Rep. Mullin
Oklahoma Rep. Markwayne Mullin, who is essentially Biff from the
Back to the Future movies and who is one of the more notable reasons America cannot have nice things, knows the reason that the government is shut down. The problem is that the four branches of government are not working together. Yes,
all four of them.
“This country isn’t ran by just one individual it’s ran by four branches, but three branches that are in control of this,” Mullin said Tuesday. “As long as those three branches control it, then we all have to figure out how to negotiate. Not all of us is going to get 100% of what we want, but we should do what’s right.”
An astute observer might note that there are not four branches of government. Not unless you include the Lizard People, and I think even Biff Mullin here is wise enough not to refer to the Lizard People in a public speech. The rest of America is famously governed by
three branches of government, the three that any child is generally able to name before their 10th birthday. Biff belongs to one of them. Presumably Mullin is elevating the House and the Senate into each being separate "branches" of government; that is not quite the way the Founders set it up, but if you can reinterpret the Bible into an all-encompassing Godly command for poor people to get bent, inventing a new branch of government is probably simple enough.
Biff Mullin has also been getting a bit of guff from back home, which is probably why he seems a bit addled of late. Notable was a telephone town hall in which Mullin earnestly informed callers that the reality they have been living in is an illusion. An illuuuuusion:
Two callers said they had signed up for insurance through the ACA, commonly called Obamacare. Another said co-workers had.
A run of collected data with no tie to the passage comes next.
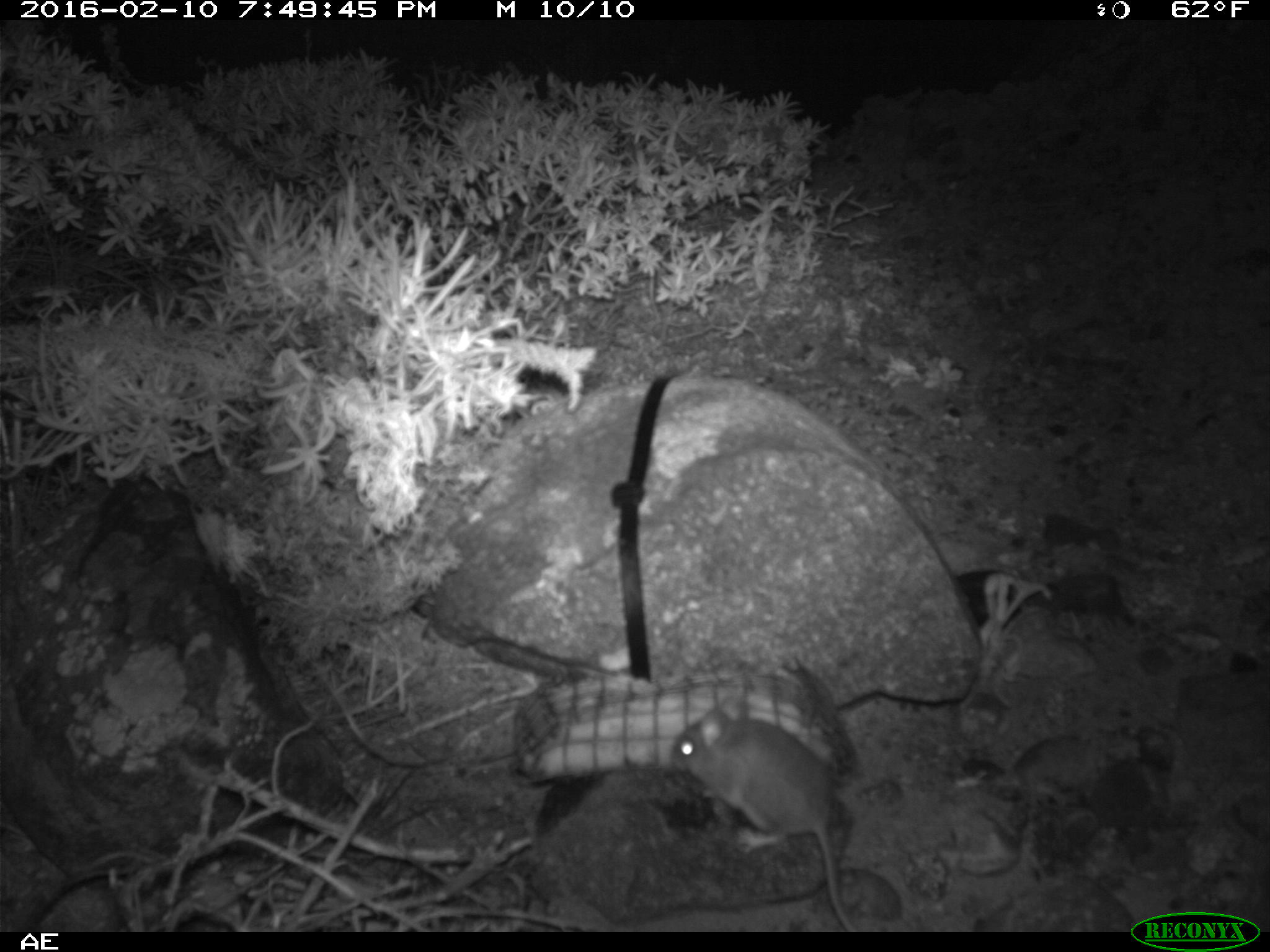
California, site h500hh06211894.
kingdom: Animalia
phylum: Chordata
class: Mammalia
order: Rodentia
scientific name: Rodentia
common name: rodent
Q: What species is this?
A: Rodent (Rodentia).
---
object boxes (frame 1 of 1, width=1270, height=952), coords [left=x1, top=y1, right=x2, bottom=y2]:
rodent: [left=668, top=699, right=856, bottom=932]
When Mullin tried to tell her that insurance enrollment through the online exchanges that went active on Oct. 1 “isn’t happening,” she said, “It absolutely is!”
I think we have pinpointed the problem here. Mr. Mullin simply does not live in the same dimension as the rest of us. It is not that he is an irrational lunatic, he is simply unaccustomed to the ways of our people, with our three branches of government and our constituents signing up for things that, in Mr. Mullin's dimension, do not exist. He went on to tell another caller that people dying of cancer do not exist either, because our current system lets uninsured patients ride on the backs of magic unicorns to Free Health Care Land, so long as you fill out the proper forms.
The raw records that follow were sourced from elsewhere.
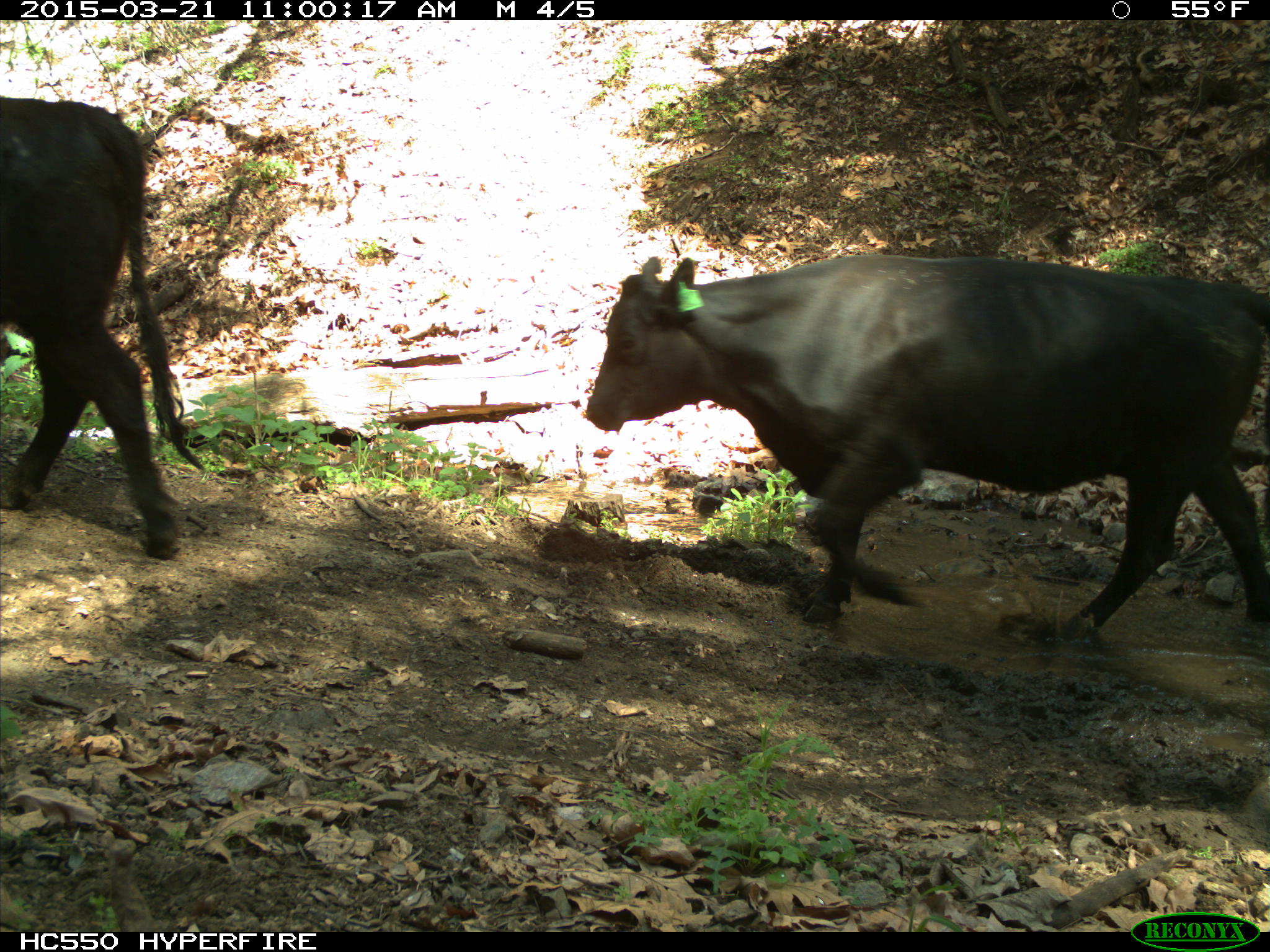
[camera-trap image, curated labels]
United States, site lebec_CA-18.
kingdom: Animalia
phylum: Chordata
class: Mammalia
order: Artiodactyla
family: Bovidae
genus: Bos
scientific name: Bos taurus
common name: domestic cow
The same caller mentioned in passing that a friend who died of cancer never went to the doctor because she did not have health insurance.
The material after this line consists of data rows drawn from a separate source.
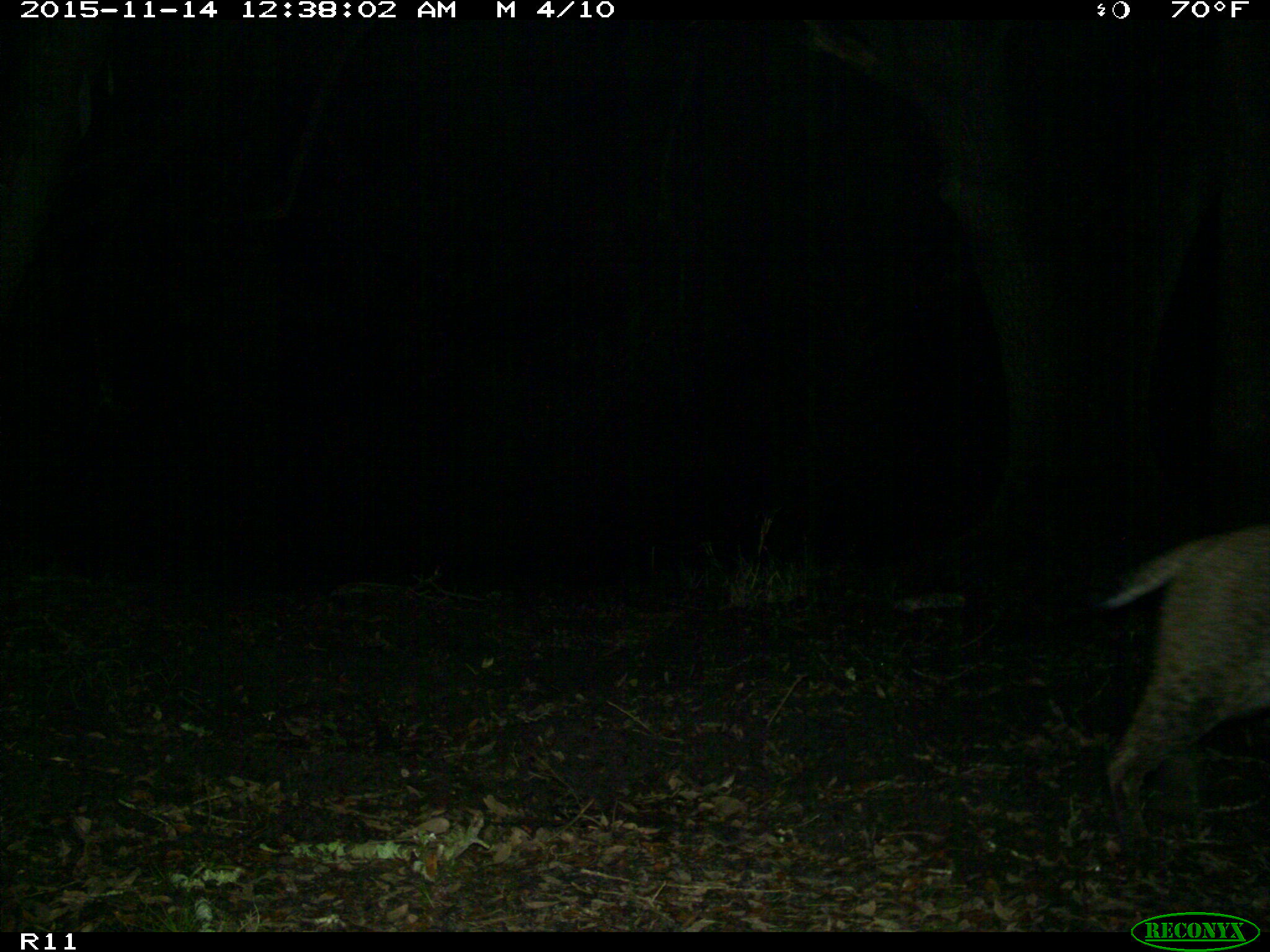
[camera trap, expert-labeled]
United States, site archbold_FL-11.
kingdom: Animalia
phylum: Chordata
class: Mammalia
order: Carnivora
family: Felidae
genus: Lynx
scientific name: Lynx rufus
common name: bobcat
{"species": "Lynx rufus (bobcat)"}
“There are a lot of programs out there that if people need medical help they can get it,” Mullin said. “There are a lot of hospitals out there that do the work for free.”
I suppose the proper pundit thing to do would be to politely rebut each of Mr. Markwayne Mullin's assertions and moan a bit about how the parties cannot work together these days, but the more responsible and America-loving thing to do is to point out that Mr. Markwayne Mullin is, to use the technical term, a moron. An imbecile. A stupid man who does not tether himself to the same reality as the rest of us, and who seems quite eager to doom us all via a series of economic and governmental neutron bombs rather than to contemplate a world in which he might have to learn a new fact. When we place morons in any one of the three (three, Biff) branches of government, we need to presume that they will do moronic things, and with gusto.